Supplied data:
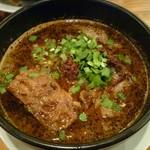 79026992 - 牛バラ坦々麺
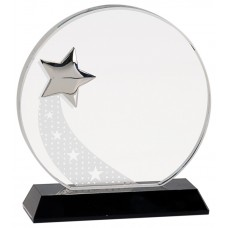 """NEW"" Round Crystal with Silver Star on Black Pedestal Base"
---
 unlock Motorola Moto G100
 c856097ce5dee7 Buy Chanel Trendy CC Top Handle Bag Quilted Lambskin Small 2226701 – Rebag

What the exercise asks: Transcribe each line of the data above, unaltered, from the one where "unlock Motorola Moto G100" appears to the one where "c856097ce5dee7 Buy Chanel" appears, inclusive of both.

Written reply:
 unlock Motorola Moto G100
 c856097ce5dee7 Buy Chanel Trendy CC Top Handle Bag Quilted Lambskin Small 2226701 – Rebag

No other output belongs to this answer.